Reading text
········
Around 8,489 named mountains shape the landscape of Slovakia, which covers an area of 49,035 square kilometers (18,933 square miles), with peaks distributed throughout nearly the entire country, excluding the southwestern corner. Gerlachovský štít stands as Slovakia's highest and most distinguished mountain, reaching an elevation of 2,655 meters (8,711 feet) and a prominence of 2,356 meters (7,730 feet), ranking it among the ten tallest mountains in the Carpathian range.

The Tatra Mountains, with 29 peaks higher than 2,500 metres (8,202 feet) AMSL, are the highest mountain range in the Carpathian Mountains. The Tatras occupy an area of 750 square kilometres (290 sq mi), of which the greater part 600 square kilometres (232 sq mi) lies in Slovakia. They are divided into several parts.
········
Data excerpts
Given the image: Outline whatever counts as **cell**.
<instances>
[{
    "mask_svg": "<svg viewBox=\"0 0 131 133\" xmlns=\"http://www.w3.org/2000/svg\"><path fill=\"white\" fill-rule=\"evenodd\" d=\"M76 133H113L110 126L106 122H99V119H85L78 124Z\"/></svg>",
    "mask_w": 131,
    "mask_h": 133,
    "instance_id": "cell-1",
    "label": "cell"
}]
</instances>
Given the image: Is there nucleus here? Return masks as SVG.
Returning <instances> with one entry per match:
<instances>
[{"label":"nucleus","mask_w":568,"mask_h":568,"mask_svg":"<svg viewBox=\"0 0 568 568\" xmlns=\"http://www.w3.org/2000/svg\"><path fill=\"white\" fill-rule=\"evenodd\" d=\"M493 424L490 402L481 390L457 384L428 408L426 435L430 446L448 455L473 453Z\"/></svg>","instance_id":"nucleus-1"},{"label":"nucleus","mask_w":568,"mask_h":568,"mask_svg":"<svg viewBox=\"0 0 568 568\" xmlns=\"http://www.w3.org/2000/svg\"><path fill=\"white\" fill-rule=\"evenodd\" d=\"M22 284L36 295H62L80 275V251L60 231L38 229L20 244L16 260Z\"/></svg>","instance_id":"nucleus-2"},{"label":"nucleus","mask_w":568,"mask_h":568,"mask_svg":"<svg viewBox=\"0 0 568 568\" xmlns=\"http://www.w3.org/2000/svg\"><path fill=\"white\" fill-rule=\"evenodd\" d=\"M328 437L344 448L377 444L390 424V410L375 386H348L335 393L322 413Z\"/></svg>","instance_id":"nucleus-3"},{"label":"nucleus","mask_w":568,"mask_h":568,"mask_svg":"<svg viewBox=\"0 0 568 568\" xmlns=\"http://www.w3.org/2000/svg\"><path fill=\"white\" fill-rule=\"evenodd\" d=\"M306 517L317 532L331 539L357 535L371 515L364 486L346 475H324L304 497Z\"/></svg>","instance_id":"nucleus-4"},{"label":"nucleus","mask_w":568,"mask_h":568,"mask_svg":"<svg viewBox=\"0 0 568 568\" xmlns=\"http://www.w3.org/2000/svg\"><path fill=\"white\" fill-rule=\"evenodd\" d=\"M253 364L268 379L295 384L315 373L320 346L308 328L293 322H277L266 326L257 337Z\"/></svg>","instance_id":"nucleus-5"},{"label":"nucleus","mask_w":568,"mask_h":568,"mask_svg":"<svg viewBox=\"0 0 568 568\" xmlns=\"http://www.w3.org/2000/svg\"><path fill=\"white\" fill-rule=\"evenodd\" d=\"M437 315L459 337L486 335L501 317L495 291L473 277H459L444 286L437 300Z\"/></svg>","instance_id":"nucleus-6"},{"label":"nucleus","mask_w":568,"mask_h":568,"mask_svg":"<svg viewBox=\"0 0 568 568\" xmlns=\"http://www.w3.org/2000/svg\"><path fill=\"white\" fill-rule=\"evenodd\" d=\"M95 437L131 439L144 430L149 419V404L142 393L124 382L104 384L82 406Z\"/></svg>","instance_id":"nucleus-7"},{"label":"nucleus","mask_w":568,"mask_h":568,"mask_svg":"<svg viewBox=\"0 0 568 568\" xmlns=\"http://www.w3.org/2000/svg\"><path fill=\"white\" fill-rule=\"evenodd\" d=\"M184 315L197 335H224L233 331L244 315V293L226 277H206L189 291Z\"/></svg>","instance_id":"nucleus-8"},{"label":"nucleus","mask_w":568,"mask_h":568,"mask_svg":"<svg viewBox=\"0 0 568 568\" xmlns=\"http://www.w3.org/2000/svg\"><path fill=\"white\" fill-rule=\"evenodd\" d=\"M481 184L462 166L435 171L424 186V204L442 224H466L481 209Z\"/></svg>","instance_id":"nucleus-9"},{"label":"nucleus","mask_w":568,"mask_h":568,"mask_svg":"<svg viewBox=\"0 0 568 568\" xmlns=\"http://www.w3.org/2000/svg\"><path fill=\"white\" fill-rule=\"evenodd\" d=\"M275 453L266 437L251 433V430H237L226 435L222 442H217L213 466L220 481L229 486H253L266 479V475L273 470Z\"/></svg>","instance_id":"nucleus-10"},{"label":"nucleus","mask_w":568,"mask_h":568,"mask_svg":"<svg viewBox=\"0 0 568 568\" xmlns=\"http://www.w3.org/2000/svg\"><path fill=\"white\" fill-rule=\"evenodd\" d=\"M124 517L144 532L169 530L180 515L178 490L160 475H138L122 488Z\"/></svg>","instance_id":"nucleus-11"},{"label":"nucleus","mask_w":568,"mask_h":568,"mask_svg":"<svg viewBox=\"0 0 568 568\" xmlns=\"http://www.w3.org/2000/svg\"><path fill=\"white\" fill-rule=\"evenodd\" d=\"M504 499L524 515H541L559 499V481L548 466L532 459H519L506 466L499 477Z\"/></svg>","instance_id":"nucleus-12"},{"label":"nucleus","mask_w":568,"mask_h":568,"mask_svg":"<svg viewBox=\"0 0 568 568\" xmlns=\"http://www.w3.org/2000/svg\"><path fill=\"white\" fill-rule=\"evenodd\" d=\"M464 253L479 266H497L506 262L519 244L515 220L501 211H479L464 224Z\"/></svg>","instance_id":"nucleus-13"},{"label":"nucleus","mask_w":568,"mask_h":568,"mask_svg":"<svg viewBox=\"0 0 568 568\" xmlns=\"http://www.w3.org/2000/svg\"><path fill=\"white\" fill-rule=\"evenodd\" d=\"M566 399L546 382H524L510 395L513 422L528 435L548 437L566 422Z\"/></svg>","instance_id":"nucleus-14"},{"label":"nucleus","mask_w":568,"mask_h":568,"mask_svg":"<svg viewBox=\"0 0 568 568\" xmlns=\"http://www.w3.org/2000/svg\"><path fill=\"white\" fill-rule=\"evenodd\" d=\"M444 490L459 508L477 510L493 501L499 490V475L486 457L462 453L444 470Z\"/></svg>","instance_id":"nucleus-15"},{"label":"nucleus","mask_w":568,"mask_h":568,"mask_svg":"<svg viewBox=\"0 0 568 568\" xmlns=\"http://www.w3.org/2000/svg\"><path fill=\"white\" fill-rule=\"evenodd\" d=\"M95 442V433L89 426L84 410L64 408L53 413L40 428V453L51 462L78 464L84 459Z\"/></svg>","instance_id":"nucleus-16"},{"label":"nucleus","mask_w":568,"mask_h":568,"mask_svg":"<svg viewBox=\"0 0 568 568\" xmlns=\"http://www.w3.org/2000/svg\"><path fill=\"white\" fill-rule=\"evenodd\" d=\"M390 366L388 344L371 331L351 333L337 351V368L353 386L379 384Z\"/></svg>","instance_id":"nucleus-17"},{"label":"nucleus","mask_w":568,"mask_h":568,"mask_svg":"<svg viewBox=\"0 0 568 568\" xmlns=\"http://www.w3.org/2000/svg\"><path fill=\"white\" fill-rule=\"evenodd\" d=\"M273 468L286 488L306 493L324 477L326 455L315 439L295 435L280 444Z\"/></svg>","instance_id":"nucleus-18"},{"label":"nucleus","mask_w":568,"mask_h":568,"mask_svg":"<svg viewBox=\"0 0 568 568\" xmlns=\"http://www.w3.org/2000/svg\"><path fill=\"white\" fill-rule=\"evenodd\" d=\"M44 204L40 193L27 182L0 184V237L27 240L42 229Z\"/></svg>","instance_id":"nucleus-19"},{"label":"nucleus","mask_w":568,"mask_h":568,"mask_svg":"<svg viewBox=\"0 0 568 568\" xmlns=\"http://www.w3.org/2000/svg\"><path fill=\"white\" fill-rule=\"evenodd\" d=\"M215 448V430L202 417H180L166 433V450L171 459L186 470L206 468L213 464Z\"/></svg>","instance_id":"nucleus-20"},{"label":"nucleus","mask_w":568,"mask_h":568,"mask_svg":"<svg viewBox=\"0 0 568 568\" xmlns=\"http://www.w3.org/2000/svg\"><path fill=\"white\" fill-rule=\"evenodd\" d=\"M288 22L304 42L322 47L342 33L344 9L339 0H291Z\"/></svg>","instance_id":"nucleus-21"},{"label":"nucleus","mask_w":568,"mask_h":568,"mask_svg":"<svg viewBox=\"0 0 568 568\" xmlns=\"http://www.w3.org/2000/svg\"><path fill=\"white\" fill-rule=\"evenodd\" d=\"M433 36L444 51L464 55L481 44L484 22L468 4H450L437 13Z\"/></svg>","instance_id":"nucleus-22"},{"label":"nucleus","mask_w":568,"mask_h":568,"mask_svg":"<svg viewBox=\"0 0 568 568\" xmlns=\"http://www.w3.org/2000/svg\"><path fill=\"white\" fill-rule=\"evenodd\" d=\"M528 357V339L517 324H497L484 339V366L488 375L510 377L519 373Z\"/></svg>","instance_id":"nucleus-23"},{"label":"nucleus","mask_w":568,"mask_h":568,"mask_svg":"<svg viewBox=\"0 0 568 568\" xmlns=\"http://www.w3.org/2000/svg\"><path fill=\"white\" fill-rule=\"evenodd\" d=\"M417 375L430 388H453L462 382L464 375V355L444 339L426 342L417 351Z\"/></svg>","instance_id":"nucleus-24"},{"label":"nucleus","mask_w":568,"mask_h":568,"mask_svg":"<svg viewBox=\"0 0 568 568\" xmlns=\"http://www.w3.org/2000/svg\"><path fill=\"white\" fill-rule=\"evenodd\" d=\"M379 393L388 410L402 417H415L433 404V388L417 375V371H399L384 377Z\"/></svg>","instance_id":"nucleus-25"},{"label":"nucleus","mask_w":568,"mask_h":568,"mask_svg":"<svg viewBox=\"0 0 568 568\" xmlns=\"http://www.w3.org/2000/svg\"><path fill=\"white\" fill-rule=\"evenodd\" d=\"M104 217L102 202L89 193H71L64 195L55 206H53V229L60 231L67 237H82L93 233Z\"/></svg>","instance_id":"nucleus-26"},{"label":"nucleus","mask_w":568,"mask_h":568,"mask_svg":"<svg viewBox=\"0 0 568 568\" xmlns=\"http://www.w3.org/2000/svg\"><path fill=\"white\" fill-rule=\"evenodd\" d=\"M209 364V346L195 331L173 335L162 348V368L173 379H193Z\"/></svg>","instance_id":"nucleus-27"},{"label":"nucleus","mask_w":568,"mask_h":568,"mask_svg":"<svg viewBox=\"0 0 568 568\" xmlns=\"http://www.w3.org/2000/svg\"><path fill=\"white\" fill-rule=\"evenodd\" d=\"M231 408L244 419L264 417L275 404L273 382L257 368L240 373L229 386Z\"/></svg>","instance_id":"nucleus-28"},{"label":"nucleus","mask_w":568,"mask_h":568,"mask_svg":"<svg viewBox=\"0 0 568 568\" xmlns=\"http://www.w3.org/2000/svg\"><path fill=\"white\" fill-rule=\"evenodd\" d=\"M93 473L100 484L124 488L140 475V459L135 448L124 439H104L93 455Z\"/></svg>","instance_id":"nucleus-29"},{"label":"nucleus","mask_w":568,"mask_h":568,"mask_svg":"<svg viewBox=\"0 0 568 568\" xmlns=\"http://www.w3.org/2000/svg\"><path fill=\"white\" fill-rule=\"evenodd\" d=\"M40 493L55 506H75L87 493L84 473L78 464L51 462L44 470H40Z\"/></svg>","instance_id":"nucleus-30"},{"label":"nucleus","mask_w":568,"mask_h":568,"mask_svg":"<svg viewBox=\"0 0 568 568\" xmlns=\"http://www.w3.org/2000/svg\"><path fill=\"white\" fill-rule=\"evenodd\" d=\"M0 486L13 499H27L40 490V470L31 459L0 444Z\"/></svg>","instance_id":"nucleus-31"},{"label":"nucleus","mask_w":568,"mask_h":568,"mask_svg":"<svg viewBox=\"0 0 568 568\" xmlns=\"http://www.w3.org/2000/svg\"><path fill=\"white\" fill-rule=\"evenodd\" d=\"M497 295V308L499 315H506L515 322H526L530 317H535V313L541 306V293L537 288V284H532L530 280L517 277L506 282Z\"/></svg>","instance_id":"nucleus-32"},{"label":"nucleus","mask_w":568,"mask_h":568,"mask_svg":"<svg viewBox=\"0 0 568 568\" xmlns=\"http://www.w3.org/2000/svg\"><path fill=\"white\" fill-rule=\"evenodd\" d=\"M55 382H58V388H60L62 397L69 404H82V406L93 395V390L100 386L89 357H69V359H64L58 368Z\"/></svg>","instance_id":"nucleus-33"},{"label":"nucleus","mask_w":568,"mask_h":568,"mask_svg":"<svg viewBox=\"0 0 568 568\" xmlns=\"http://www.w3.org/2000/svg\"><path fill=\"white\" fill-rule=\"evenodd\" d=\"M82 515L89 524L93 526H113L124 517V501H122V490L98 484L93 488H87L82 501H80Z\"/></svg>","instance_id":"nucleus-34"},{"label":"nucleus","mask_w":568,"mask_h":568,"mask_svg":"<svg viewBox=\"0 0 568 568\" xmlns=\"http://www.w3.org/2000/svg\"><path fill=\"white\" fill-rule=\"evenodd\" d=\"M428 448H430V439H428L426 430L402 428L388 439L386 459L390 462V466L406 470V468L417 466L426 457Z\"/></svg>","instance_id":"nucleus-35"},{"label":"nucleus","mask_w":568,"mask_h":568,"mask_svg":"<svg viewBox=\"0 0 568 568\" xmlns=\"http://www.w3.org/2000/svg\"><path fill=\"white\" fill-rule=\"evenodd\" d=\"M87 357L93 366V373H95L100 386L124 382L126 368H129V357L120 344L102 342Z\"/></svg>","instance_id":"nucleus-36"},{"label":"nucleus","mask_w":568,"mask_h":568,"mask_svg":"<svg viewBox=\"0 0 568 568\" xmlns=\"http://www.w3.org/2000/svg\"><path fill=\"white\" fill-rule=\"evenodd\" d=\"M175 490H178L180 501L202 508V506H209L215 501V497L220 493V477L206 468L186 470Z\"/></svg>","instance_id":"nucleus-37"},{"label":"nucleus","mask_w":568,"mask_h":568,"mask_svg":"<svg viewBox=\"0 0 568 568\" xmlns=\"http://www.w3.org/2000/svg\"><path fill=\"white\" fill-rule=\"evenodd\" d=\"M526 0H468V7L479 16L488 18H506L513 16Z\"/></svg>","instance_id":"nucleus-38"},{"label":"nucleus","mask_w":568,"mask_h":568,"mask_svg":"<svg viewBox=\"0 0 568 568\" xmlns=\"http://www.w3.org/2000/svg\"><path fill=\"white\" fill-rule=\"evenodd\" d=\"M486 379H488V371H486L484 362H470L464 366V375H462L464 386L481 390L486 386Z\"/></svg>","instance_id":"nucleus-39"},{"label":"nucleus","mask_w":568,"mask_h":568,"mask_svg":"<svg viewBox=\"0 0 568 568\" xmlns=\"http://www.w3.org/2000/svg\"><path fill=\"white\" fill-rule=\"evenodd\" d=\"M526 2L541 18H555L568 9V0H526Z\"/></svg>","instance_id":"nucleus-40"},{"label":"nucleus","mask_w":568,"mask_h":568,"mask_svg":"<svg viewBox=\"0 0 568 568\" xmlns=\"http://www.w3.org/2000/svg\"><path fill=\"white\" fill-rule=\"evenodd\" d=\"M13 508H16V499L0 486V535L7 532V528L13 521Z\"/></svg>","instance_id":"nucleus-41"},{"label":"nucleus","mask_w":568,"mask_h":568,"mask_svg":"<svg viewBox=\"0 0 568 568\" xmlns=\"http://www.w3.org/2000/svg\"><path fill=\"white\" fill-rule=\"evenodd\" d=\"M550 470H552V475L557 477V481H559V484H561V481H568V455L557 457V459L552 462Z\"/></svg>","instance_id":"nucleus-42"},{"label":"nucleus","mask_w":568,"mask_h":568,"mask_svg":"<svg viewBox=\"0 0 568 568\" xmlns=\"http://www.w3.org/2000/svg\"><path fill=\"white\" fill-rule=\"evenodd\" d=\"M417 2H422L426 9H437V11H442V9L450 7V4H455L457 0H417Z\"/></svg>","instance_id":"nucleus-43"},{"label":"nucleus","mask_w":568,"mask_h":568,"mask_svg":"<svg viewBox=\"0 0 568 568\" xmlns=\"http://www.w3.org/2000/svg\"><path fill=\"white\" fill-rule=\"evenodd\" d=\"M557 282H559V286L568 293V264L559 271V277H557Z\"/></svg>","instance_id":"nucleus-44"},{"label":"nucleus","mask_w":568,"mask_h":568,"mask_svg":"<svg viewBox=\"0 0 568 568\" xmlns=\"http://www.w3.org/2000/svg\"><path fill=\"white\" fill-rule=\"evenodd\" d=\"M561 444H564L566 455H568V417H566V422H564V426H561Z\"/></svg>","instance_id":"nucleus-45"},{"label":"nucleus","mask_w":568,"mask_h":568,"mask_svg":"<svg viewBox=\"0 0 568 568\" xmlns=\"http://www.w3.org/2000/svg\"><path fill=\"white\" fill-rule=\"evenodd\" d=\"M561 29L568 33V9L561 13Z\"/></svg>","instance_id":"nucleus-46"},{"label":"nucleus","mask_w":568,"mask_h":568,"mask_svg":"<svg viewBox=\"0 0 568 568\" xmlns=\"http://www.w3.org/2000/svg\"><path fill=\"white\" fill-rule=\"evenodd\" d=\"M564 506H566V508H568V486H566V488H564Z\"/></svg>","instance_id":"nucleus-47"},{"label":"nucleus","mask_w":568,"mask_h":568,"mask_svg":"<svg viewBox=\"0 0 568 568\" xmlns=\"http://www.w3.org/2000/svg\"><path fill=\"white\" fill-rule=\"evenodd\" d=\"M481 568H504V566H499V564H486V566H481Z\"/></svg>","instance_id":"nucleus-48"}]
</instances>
········
Work request A
In the text on Slovakia's mountains, write out everything from "Around 8,489 named" down to "into several parts.".
Work request B
Answer these questions using the text on Slovakia's mountains:
(i) About how many named mountains does Slovakia have?
(ii) What elevation does Gerlachovský štít reach?
(iii) How many Tatra peaks rise higher than 2,500 meters?
Work request C
In the text on Slovakia's mountains, rewrite the paragraph beginning "The Tatra Mountains, with 29 peaks" as a brief list that keeps its main facts.
The records are separate material with no connection to the text on Slovakia's mountains.

Worked solution A
Around 8,489 named mountains shape the landscape of Slovakia, which covers an area of 49,035 square kilometers (18,933 square miles), with peaks distributed throughout nearly the entire country, excluding the southwestern corner. Gerlachovský štít stands as Slovakia's highest and most distinguished mountain, reaching an elevation of 2,655 meters (8,711 feet) and a prominence of 2,356 meters (7,730 feet), ranking it among the ten tallest mountains in the Carpathian range.

The Tatra Mountains, with 29 peaks higher than 2,500 metres (8,202 feet) AMSL, are the highest mountain range in the Carpathian Mountains. The Tatras occupy an area of 750 square kilometres (290 sq mi), of which the greater part 600 square kilometres (232 sq mi) lies in Slovakia. They are divided into several parts.

Worked solution B
(i) Around 8,489.
(ii) 2,655 meters (8,711 feet).
(iii) 29.

Worked solution C
- The Tatras are the highest range in the Carpathian Mountains.
- They have 29 peaks higher than 2,500 meters (8,202 feet) AMSL.
- They cover 750 square kilometers (290 sq mi).
- About 600 square kilometers (232 sq mi) of that area lies in Slovakia.
- The range is divided into several parts.